One thing’s for certain: Nobody can ever accuse Canonical of thinking small. The company needs to raise $32 million by August 21 to make the Ubuntu Edge, a high-end, limited edition smartphone meant to demonstrate the merits of its Ubuntu operating system, a reality. That’s thrice the amount Pebble raised for its e-paper smartwatch, which is currently the most-funded project on Kickstarter, and almost 32 times what the most-funded Indiegogo project, the Scanadu “tricorder,” raised.
Basically, in order for a limited edition smartphone with some interesting screen and battery technologies and an operating system meant to power everything from your smartphone to your television set to become an actual thing people can use, Canonical needs to shatter every crowdfunding record in less than a month. No biggie.
Kickstarter claims that its service is not a store. “It’s hard to know how many people feel like they’re shopping at a store when they’re backing projects on Kickstarter,” the company’s co-founders wrote on its blog last September. “But we want to make sure that it’s no one.” They then outlined new rules meant to ensure that its users wouldn’t be duped by vaporware or companies seeking to raise funds for a product they’re incapable of making.
Because Kickstarter has become synonymous to crowdfunding to many consumers, the idea that crowdfunding platforms shouldn’t be seen as storefronts has become popular belief. But the Ubuntu Edge, Pebble, Scanadu, and even the OUYA, the second most-funded project on Kickstarter, show that treating crowdfunding platforms as stores is the best way to attract funding.
Canonical has raised over $4 million for the Ubuntu Edge since the project debuted on Monday. The majority of those funds — over $3 million — come from people who made a “donation” large enough to ensure that they will receive a unit, assuming the project meets its funding goal. (Now, I’m no Nate Silver, but if the Ubuntu Edge continues to rake in $1 million per day for the next 29 days it should be able to reach its $32 million goal with ease.)

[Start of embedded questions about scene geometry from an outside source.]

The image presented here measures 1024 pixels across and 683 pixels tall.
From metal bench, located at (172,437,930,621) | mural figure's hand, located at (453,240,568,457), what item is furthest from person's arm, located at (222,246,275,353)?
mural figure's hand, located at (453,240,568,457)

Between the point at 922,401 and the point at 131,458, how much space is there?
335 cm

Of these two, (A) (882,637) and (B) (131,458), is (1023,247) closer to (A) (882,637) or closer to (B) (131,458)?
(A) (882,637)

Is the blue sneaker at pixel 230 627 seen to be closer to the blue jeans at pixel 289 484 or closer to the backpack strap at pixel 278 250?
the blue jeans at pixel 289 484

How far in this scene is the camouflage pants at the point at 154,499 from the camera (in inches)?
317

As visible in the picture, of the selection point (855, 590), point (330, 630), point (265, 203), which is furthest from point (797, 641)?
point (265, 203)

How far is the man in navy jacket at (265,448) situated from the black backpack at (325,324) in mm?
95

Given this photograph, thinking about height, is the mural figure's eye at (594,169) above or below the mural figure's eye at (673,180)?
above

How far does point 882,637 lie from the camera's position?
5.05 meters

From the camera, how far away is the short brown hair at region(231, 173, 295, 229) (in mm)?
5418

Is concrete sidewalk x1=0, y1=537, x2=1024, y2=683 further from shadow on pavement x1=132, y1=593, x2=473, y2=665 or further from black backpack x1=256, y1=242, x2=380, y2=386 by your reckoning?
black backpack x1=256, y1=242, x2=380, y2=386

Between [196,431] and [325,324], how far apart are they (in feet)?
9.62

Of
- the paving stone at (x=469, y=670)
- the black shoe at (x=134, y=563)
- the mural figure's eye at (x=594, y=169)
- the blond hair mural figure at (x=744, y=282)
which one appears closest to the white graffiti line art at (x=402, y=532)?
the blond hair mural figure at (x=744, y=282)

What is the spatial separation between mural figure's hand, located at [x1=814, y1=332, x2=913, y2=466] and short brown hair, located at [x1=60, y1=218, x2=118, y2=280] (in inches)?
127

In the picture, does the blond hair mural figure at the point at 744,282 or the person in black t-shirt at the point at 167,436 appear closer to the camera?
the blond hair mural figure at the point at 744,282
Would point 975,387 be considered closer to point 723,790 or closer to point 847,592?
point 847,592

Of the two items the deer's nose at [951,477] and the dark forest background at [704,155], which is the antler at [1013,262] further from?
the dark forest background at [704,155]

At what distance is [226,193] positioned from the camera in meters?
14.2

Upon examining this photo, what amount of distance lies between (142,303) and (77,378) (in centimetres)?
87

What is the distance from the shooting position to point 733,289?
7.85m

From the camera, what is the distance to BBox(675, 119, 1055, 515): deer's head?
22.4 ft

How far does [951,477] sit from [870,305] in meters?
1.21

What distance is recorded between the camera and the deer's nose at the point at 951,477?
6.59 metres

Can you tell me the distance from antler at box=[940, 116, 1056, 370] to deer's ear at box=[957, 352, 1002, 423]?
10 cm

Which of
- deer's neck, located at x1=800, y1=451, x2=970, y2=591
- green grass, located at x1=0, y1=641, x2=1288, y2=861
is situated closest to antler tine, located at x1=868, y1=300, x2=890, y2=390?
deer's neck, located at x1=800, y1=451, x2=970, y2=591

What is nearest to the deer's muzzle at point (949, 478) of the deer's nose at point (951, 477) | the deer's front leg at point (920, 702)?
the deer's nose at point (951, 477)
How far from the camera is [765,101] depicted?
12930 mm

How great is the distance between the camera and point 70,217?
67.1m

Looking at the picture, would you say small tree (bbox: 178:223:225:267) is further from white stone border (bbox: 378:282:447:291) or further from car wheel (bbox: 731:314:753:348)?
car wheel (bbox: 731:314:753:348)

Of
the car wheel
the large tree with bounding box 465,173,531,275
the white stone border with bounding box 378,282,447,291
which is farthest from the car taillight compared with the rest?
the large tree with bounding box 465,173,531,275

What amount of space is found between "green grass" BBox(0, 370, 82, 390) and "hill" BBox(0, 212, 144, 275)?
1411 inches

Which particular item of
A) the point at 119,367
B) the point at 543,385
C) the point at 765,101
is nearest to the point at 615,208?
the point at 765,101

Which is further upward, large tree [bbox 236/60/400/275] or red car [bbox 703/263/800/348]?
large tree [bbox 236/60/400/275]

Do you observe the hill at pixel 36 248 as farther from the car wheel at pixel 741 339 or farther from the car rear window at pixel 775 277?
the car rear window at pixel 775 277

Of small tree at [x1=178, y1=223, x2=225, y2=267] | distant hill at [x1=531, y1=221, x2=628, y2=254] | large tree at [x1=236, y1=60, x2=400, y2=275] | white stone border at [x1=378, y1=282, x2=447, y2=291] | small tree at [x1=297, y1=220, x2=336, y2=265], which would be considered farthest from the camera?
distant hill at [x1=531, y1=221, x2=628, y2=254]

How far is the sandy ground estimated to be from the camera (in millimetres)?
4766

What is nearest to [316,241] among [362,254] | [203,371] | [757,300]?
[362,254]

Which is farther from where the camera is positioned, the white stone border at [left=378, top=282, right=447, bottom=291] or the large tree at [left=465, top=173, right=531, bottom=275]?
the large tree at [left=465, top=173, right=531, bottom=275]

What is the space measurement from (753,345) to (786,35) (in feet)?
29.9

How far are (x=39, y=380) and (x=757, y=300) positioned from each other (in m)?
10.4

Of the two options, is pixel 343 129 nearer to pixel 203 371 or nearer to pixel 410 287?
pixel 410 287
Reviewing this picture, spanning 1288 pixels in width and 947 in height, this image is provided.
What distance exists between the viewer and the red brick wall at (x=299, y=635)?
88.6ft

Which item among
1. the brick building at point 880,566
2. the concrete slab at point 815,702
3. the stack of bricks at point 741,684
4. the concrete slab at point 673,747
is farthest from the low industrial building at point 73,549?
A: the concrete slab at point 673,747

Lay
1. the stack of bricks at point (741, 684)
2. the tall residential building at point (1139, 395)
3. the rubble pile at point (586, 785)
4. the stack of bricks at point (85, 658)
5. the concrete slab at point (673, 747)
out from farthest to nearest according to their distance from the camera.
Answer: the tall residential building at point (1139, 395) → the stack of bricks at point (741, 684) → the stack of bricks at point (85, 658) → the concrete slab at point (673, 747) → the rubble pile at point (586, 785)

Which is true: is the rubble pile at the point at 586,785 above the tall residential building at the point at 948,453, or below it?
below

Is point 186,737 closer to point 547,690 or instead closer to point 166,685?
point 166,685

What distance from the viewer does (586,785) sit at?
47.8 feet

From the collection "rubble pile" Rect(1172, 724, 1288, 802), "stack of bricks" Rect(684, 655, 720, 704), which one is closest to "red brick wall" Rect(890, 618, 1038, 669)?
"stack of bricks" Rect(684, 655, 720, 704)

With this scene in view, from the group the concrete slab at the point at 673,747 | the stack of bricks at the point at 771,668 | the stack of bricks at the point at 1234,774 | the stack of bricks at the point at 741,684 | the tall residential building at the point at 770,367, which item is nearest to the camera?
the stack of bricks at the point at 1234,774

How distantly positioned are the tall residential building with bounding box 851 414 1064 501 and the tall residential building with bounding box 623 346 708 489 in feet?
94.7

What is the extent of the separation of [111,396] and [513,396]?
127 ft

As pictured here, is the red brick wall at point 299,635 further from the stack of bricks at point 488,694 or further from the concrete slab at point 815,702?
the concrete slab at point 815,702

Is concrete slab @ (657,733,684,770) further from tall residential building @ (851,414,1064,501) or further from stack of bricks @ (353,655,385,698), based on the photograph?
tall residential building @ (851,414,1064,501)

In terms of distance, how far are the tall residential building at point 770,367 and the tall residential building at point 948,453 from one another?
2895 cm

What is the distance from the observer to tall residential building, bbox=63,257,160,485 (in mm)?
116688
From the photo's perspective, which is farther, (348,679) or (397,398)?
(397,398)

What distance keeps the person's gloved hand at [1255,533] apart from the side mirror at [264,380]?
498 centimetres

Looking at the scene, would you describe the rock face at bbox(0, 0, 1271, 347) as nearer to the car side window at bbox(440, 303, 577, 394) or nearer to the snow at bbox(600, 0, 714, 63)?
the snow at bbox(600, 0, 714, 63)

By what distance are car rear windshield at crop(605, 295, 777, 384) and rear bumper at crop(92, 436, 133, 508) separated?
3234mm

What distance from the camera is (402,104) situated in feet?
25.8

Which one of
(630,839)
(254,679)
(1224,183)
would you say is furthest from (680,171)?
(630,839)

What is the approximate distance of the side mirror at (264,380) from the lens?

People who backed Pebble, Scanadu, and OUYA did the same thing. While there were some who pledged just enough to be recognized on some website (and surely some who didn’t receive any reward, or “perk,” at all) most of the funds came from people who were essentially pre-ordering a finished product. Here’s a handy-dandy graph that should help illustrate this concept:
Kickstarter might not want to be a store, but Pebble and OUYA both show that that’s exactly how many backers view the platform. Indiegogo doesn’t have the same reservations about functioning as a pre-order platform — which is good, because that’s how its users are treating the service, as shown by Scanadu and Canonical. So far as consumer technology companies that might turn to these platforms in the future and the people who back those projects are concerned, “crowdfunding” might as well be thought of as a “super-early pre-order.”